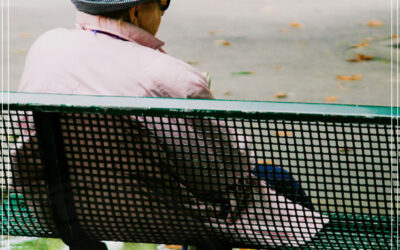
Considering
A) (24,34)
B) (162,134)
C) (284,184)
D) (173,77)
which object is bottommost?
(24,34)

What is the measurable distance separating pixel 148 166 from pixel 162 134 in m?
0.16

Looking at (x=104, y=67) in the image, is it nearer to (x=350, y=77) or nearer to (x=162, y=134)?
(x=162, y=134)

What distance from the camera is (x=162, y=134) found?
2020 millimetres

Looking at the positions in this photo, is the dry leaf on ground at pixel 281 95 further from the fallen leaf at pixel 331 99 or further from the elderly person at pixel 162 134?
the elderly person at pixel 162 134

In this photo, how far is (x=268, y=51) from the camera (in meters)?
6.98

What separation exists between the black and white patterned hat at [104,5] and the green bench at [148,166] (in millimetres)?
388

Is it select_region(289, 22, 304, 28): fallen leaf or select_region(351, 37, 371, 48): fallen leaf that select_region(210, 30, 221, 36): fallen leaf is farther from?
select_region(351, 37, 371, 48): fallen leaf

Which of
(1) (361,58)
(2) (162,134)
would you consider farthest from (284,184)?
(1) (361,58)

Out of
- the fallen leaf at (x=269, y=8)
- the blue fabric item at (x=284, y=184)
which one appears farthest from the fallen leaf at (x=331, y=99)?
the blue fabric item at (x=284, y=184)

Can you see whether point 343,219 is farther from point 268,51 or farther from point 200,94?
point 268,51

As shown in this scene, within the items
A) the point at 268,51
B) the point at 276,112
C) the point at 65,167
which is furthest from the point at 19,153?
the point at 268,51

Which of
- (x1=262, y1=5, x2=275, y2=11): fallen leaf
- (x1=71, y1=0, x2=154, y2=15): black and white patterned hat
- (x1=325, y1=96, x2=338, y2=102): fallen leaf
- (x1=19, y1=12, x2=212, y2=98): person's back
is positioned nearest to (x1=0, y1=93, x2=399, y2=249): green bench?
(x1=19, y1=12, x2=212, y2=98): person's back

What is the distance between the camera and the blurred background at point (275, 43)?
601cm

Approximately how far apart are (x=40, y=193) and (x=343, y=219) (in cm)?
105
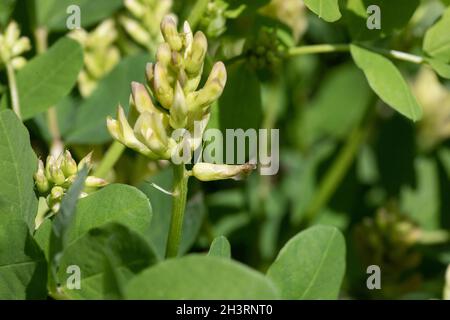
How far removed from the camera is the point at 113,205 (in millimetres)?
1113

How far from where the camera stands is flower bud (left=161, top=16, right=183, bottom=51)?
1126mm

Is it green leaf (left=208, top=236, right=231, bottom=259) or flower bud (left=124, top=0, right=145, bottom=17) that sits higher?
flower bud (left=124, top=0, right=145, bottom=17)

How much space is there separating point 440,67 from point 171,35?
54cm

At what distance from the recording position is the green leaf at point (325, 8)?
1212mm

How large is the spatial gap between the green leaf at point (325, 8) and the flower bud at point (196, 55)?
184mm

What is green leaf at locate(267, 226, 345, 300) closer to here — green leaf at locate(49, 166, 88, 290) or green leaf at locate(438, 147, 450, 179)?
green leaf at locate(49, 166, 88, 290)

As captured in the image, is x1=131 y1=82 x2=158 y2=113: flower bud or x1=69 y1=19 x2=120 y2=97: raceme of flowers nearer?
x1=131 y1=82 x2=158 y2=113: flower bud

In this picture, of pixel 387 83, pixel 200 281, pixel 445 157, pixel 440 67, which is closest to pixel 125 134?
pixel 200 281

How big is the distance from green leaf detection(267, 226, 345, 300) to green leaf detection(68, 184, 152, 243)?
0.20 meters

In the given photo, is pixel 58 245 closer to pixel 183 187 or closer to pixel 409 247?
pixel 183 187

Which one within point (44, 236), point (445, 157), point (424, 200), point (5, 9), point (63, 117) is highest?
point (5, 9)

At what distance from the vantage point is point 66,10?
5.72 feet

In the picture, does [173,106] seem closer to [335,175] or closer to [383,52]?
[383,52]

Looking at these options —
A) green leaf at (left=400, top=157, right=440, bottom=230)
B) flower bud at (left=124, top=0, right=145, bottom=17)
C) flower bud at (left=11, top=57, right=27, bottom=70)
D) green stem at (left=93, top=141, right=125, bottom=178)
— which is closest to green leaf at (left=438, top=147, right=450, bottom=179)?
green leaf at (left=400, top=157, right=440, bottom=230)
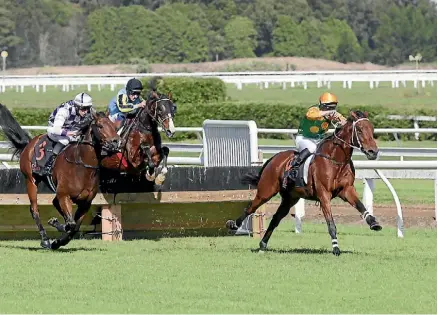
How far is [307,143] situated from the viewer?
12352 mm

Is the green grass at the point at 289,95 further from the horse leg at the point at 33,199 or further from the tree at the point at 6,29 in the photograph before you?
the tree at the point at 6,29

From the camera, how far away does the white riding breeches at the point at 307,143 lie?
40.3 feet

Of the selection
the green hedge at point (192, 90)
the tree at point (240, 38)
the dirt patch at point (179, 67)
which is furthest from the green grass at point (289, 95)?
the tree at point (240, 38)

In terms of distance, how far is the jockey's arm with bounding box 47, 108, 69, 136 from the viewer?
42.0 feet

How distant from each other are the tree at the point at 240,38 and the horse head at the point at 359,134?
67900mm

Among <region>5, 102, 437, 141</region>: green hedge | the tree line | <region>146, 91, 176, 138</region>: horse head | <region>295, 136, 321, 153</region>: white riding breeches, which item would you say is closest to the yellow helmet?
<region>295, 136, 321, 153</region>: white riding breeches

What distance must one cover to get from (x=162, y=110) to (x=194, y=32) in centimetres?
6412

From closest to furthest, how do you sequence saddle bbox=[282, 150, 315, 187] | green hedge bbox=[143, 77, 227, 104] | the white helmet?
1. saddle bbox=[282, 150, 315, 187]
2. the white helmet
3. green hedge bbox=[143, 77, 227, 104]

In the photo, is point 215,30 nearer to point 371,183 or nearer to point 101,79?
point 101,79

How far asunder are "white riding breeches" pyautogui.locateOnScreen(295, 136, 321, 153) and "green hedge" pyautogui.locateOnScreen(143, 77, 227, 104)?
2169 cm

+-------+

TASK TO CARRY OUT: Exact duplication of all the records is required; pictures are omitted from the copy.

EXERCISE RESPONSE:
Considering
A) (24,34)
B) (162,134)
C) (284,184)
D) (173,77)
which object is bottommost?
(24,34)

What is the measurable distance separating pixel 148 166 from pixel 162 134 in m?
0.16

Looking at (x=104, y=67) in the image, is it nearer to (x=350, y=77) or nearer to (x=162, y=134)?
(x=162, y=134)

What distance from the camera is (x=162, y=134) found?
2020 millimetres

Looking at the positions in this photo, is the dry leaf on ground at pixel 281 95 further from the fallen leaf at pixel 331 99 or further from the elderly person at pixel 162 134?
the elderly person at pixel 162 134

In this photo, how far is (x=268, y=51) from the camera (in meters)?
6.98

What separation exists between the black and white patterned hat at [104,5] and the green bench at [148,166] (in millimetres)?
388

Is it select_region(289, 22, 304, 28): fallen leaf or select_region(351, 37, 371, 48): fallen leaf that select_region(210, 30, 221, 36): fallen leaf is farther from?
select_region(351, 37, 371, 48): fallen leaf

Which of
(1) (361,58)
(2) (162,134)
would you consider farthest from (284,184)?
(1) (361,58)

Out of
- the fallen leaf at (x=269, y=8)
- the blue fabric item at (x=284, y=184)
which one appears farthest from the fallen leaf at (x=331, y=99)?
the blue fabric item at (x=284, y=184)

Can you see whether point 343,219 is farther from point 268,51 or farther from point 200,94?
point 268,51

As shown in this scene, within the items
A) the point at 268,51
B) the point at 276,112
C) the point at 65,167
which is furthest from the point at 19,153?
the point at 268,51

Which of
- (x1=262, y1=5, x2=275, y2=11): fallen leaf
- (x1=71, y1=0, x2=154, y2=15): black and white patterned hat
- (x1=325, y1=96, x2=338, y2=102): fallen leaf
- (x1=19, y1=12, x2=212, y2=98): person's back
is positioned nearest to (x1=0, y1=93, x2=399, y2=249): green bench?
(x1=19, y1=12, x2=212, y2=98): person's back

What is the distance between the camera and the blurred background at point (275, 43)?
601cm

Approximately how far apart are (x=40, y=193) and (x=343, y=219) (in cm)?
105
How far removed from the camera is the point at 113,205 (in millimetres)?
1113

How far from where the camera stands is flower bud (left=161, top=16, right=183, bottom=51)?
1126mm

Is it green leaf (left=208, top=236, right=231, bottom=259) or flower bud (left=124, top=0, right=145, bottom=17) that sits higher?
flower bud (left=124, top=0, right=145, bottom=17)

How much space is there separating point 440,67 from point 171,35?
54cm

At what distance from the recording position is the green leaf at point (325, 8)?
1212mm

How large is the spatial gap between the green leaf at point (325, 8) and the flower bud at point (196, 55)?
184mm

What is green leaf at locate(267, 226, 345, 300) closer to here — green leaf at locate(49, 166, 88, 290) or green leaf at locate(438, 147, 450, 179)?
green leaf at locate(49, 166, 88, 290)

As captured in the image, is x1=131 y1=82 x2=158 y2=113: flower bud or x1=69 y1=19 x2=120 y2=97: raceme of flowers nearer?
x1=131 y1=82 x2=158 y2=113: flower bud

In this picture, of pixel 387 83, pixel 200 281, pixel 445 157, pixel 440 67, which is closest to pixel 125 134?
pixel 200 281

How big is the distance from green leaf detection(267, 226, 345, 300) to green leaf detection(68, 184, 152, 243)?
0.20 meters

In the given photo, is pixel 58 245 closer to pixel 183 187 or closer to pixel 409 247?
pixel 183 187

Which one within point (44, 236), point (445, 157), point (424, 200), point (5, 9), point (63, 117) is highest?
point (5, 9)

At what distance from the vantage point is point 66,10?
5.72 feet

In the picture, does [173,106] seem closer to [335,175] or closer to [383,52]?
[383,52]

Looking at these options —
A) green leaf at (left=400, top=157, right=440, bottom=230)
B) flower bud at (left=124, top=0, right=145, bottom=17)
C) flower bud at (left=11, top=57, right=27, bottom=70)
D) green stem at (left=93, top=141, right=125, bottom=178)
— which is closest to green leaf at (left=438, top=147, right=450, bottom=179)?
green leaf at (left=400, top=157, right=440, bottom=230)
How far is [307,143] situated from the viewer?
12352 mm

Is the green grass at the point at 289,95 further from the horse leg at the point at 33,199 or further from the tree at the point at 6,29 in the photograph before you?
the tree at the point at 6,29

From the camera, how far away does the white riding breeches at the point at 307,143 lie?
40.3 feet

Of the selection
the green hedge at point (192, 90)
the tree at point (240, 38)
the dirt patch at point (179, 67)
which is furthest from the green grass at point (289, 95)?
the tree at point (240, 38)

In terms of distance, how far is the jockey's arm with bounding box 47, 108, 69, 136 from the viewer?
42.0 feet

How distant from each other are the tree at the point at 240,38 and the horse head at the point at 359,134?
67900mm

Among <region>5, 102, 437, 141</region>: green hedge | the tree line | <region>146, 91, 176, 138</region>: horse head | <region>295, 136, 321, 153</region>: white riding breeches, which item would you say is closest to the yellow helmet?
<region>295, 136, 321, 153</region>: white riding breeches

What distance must one cover to get from (x=162, y=110) to (x=194, y=32) in centimetres?
6412

From closest to furthest, how do you sequence saddle bbox=[282, 150, 315, 187] | green hedge bbox=[143, 77, 227, 104] | the white helmet?
1. saddle bbox=[282, 150, 315, 187]
2. the white helmet
3. green hedge bbox=[143, 77, 227, 104]

In the photo, is point 215,30 nearer to point 371,183 or nearer to point 101,79?
point 101,79

How far asunder are "white riding breeches" pyautogui.locateOnScreen(295, 136, 321, 153) and "green hedge" pyautogui.locateOnScreen(143, 77, 227, 104)?
2169 cm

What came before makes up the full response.